— Text der Seite —
------------------------------------------------------------------------
Es war ein brutaler Akt von Selbstjustiz: Vor knapp anderthalb Jahren ist ein Mann aus Bochum in Gelsenkirchen auf offener Straße brutal zusammengetreten worden. Dass die Täter überhaupt gefasst werden konnten, ist nur der Geistesgegenwart einer Anwohnerin zu verdanken. Sie hatte den Prügel-Exzess aus ihrem Fenster beobachtet und alles mit dem Handy gefilmt. Ein Polizist hatte die Männer später wiedererkannt. Am Freitag (27.1.) sind drei der Schläger am Essener Landgericht verurteilt worden.
Zwei der Angeklagten kamen mit zwei Jahren Haft auf Bewährung davon, gegen den angeblichen Organisator und Anführer wurden zwei Jahre und fünf Monate Gefängnis verhängt. Richter Thomas Kliegel sprach im Urteil von einer „hässlichen“ und „akut lebensgefährlichen Tat“.
Auch in der Bahn gefilmt
Hintergrund der unfassbaren Szenen war eine Auseinandersetzung einige Tage zuvor. Dabei war der Sohn eines der Angeklagten offenbar verprügelt worden. Das sollte gerächt werden, so Kliegel.
Das spätere Opfer hatte das Unheil offenbar schon kommen sehen. Als der Bochumer bemerkte, dass man ihm auflauerte, war er zunächst in einen Supermarkt geflüchtet. Dann, als die Luft rein schien, stieg er in die Straßenbahn nach Gelsenkirchen. Doch dabei war er nicht allein. Einer der Angeklagten war ebenfalls mit eingestiegen. Auf einer Überwachungskamera der Bahn ist zu sehen, wie sich die beiden Männer immer wieder aus den Augenwinkeln heraus beobachten.
------------------------------------------------------------------------
— Verfügbare Daten —
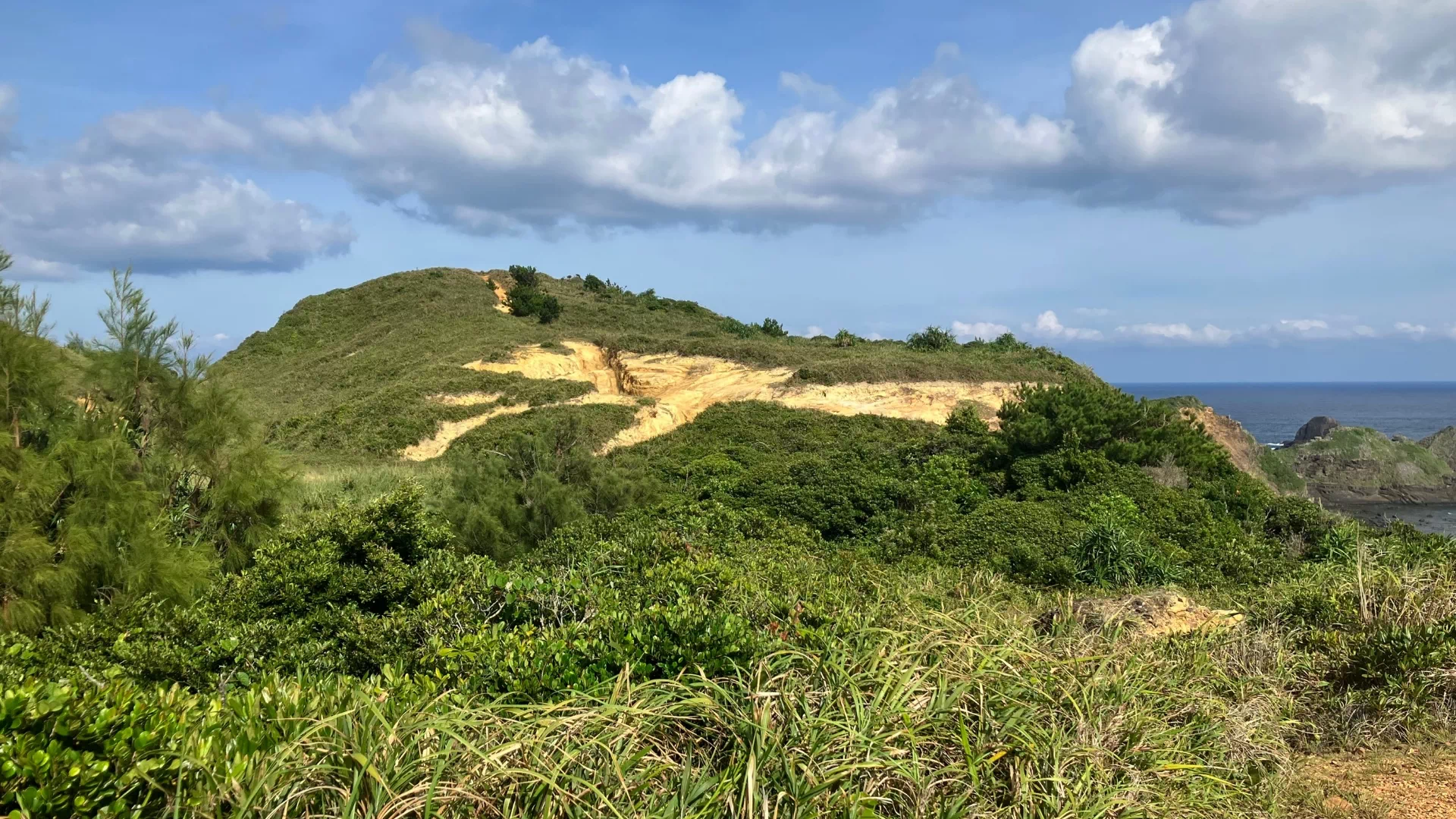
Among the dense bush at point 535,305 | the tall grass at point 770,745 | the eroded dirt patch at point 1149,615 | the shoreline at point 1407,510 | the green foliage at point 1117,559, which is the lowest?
the shoreline at point 1407,510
------------------------------------------------------------------------
— Aufgaben —
1. Gib den Bericht über den Überfall in Gelsenkirchen von "Auch in der" bis "Augenwinkeln heraus beobachten." wieder und ersetze darin "Supermarkt" durch "Kiosk".
2. Erkläre anhand des Berichts über den Überfall in Gelsenkirchen, warum der Mann aus Bochum angegriffen wurde.
3. Setze den Bericht über den Überfall in Gelsenkirchen nach seinem letzten Satz fort.
Das Material steht für sich und gehört nicht zum Bericht über den Überfall in Gelsenkirchen.

— Erwartete Antworten —
1.
Auch in der Bahn gefilmt
Hintergrund der unfassbaren Szenen war eine Auseinandersetzung einige Tage zuvor. Dabei war der Sohn eines der Angeklagten offenbar verprügelt worden. Das sollte gerächt werden, so Kliegel.
Das spätere Opfer hatte das Unheil offenbar schon kommen sehen. Als der Bochumer bemerkte, dass man ihm auflauerte, war er zunächst in einen Kiosk geflüchtet. Dann, als die Luft rein schien, stieg er in die Straßenbahn nach Gelsenkirchen. Doch dabei war er nicht allein. Einer der Angeklagten war ebenfalls mit eingestiegen. Auf einer Überwachungskamera der Bahn ist zu sehen, wie sich die beiden Männer immer wieder aus den Augenwinkeln heraus beobachten.

2. Einige Tage zuvor hatte es eine Auseinandersetzung gegeben, bei der offenbar der Sohn eines der Angeklagten verprügelt worden war. Laut Richter Kliegel sollte das gerächt werden.

3.
Stampfende Tritte auf den Kopf
Die Fahrt ging bis zur Haltestelle Wissenschaftspark in Gelsenkirchen. Die anderen beiden Angeklagten waren mit dem Auto dort hingekommen. Laut Urteil waren sie von ihrem Komplizen in der Bahn per Handy auf dem Laufenden gehalten worden. Das sei so abgesprochen gewesen.
Kaum war das spätere Opfer ausgestiegen, eskalierte die Situation. Auf dem Handy-Video der Anwohnerin ist zu sehen, wie zu viert auf den Mann eingeschlagen und eingetreten wird. Dabei auch immer wieder auf und gegen den Kopf. Auch von „stampfenden“ Tritten auf den Kopf war im Urteil die Rede.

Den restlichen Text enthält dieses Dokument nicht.